Gönül coğrafyamızla Ülkemizin arasına yüzyıl önce Sykes-Picot Antlaşması ile cetvelle çizen emperyalistler, bugünlerde ise güney sınırlarımız boyunca Akdeniz’e kadar uzanan bir teröristan devletçiği ile Türkiye’nin gönül coğrafyası arasındaki bağlantıyı kesmeye çalışmaktadırlar. Türkiye Yüzyılında hiçbir güç, gönül coğrafyamızla kucaklaşmamıza engel olamayacaktır.
Zalimlerin korkulu rüyası ve mazlumların umudu olan Cumhurbaşkanımız Sayın Recep Tayyip Erdoğan, BM Genel Kurulu kürsüsünden 14. kez yapacağı hitaplarında, tüm mazlumların gür sesi olarak maşeri vicdanlara seslenecektir. Artık uygar dünyaya, mazlum coğrafyalarda yaşanan insanlık suçuna daha fazla sessiz kalarak ortak olunmaması gerektiği, gün boş kınamalarla değil harekete geçme günü olduğunun mesajını verecektir.
Sayın Cumhurbaşkanımız 2014 yılında BM Genel Kurulunda; “Dünya beşten büyüktür, daha adil bir dünya mümkündür.” çıkışıyla mazlumların, sesi, nefesi ve umudu olmuştur.
Zengin maden yatakları üzerinde Kara Kıtanın açlıktan ölümü bekleyen çocukların, Gazze’de soykırımcı katil İsrail’in bombardımanları altında hayata gözlerini yeni açan sabi sübyanların, Doğu Türkistan’da Çin’in tecavüzlerine uğrayan soydaşlarımızın, Arakan’da Myanmar tarafından işkenceler yapılarak yurtlarından sürgün edilen Rohingya Müslümanların ve daha dünyanın birçok yerinde zalimlerin zulmü altında inim inim inleyen mazlumların umudu Türkiye’dir.
İçinde yaşadığımızı 21. Yüzyılda başta mazlum coğrafya olmak üzere dünyanın pek çok yerinde kundaktaki bebekler öldürüldüğü, kadınlar ve kızlar tecavüzlere uğradığı, gençlere envai türlü işkencelerin yapıldığı ve insanlar yaşadıkları yurtlarından sürgün edildiği böyle bir ortamda hiç medeni dünyadan bahsedile bilinir mi?
Siyonist katil İsrail sürülerinin, Anadolu topraklarının güvenliğinin başladığı Gazze’de bir yıldan beri işledikleri soykırımı durdurulamıyorsa Küresel Sistemler sınıfta kalmış demektir.
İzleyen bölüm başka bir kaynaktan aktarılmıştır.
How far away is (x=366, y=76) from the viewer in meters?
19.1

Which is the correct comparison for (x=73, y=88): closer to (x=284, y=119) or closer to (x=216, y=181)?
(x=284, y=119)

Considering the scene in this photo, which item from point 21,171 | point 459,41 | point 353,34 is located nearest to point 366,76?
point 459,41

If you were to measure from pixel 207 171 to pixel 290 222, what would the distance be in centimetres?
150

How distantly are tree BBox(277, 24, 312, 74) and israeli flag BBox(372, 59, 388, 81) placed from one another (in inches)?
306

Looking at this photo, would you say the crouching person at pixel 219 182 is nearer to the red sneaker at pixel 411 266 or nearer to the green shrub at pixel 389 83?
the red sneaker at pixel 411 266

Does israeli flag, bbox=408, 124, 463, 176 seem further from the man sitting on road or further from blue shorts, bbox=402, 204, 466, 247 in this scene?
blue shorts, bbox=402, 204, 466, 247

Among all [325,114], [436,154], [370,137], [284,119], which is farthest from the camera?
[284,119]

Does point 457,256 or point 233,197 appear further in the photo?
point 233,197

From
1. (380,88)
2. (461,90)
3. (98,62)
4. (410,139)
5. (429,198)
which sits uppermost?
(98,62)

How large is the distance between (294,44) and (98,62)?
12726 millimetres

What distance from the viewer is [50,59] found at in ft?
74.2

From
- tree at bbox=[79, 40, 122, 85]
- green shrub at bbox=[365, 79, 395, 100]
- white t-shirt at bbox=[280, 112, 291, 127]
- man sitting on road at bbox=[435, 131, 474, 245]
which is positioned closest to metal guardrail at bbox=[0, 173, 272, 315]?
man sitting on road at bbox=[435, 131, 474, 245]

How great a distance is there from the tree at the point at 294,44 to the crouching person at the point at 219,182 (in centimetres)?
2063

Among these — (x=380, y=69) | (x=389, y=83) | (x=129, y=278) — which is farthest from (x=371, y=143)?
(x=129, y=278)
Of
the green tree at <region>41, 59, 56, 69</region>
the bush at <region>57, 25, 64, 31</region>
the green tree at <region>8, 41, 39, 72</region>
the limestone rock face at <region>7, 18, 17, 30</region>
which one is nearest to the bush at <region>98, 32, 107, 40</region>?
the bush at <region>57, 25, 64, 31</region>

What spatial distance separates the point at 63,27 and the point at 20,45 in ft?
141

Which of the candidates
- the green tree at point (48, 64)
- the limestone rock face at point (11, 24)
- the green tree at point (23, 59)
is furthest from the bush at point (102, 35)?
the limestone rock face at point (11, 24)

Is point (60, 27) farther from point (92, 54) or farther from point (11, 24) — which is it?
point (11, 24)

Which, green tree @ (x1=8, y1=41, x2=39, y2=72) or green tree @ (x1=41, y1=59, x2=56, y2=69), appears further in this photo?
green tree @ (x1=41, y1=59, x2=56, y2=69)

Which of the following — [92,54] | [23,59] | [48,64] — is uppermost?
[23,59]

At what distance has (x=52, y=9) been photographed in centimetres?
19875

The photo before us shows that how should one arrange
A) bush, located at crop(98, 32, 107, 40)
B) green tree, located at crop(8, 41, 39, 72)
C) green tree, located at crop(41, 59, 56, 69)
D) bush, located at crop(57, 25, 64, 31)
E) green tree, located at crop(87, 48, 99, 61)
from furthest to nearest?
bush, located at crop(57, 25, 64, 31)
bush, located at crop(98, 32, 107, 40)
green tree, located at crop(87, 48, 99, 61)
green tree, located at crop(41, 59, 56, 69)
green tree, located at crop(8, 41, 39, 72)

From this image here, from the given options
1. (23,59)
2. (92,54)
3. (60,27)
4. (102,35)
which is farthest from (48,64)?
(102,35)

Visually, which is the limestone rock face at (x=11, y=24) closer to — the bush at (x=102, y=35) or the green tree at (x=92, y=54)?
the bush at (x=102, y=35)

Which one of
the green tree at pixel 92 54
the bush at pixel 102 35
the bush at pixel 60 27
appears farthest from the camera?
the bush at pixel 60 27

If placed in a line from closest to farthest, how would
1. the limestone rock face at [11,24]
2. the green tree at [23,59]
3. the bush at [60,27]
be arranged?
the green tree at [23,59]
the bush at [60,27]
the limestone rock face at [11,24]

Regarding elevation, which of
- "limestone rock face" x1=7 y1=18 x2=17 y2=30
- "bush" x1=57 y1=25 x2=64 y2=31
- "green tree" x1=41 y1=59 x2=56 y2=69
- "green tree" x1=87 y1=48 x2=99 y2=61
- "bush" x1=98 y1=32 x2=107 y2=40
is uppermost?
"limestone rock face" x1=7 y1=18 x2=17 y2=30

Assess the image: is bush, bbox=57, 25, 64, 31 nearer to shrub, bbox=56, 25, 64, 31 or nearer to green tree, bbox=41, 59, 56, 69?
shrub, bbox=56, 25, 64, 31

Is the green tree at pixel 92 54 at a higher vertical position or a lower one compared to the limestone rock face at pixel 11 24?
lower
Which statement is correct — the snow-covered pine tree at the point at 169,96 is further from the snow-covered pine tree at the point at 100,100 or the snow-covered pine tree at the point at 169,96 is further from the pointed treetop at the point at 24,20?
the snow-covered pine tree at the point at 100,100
Dünya barışını tesis etmekle ve dünyada yaşanan insan hakları ihlallerini önleme görevi olan uluslararası kurumlar iflas etmiştir. Güçlünün değil haklının güçlü olduğu yeni bir dünya düzenin kurulması artık bir zorunluluk haline gelmiştir.
Yaşanabilir bir dünya düzeni için yeniden büyük ve güçlü Türkiye güneşinin doğuşu çok yakındır. İslam’ın son kalesi olan Türkiye’nin Allah yar ve yardımcısı olsun.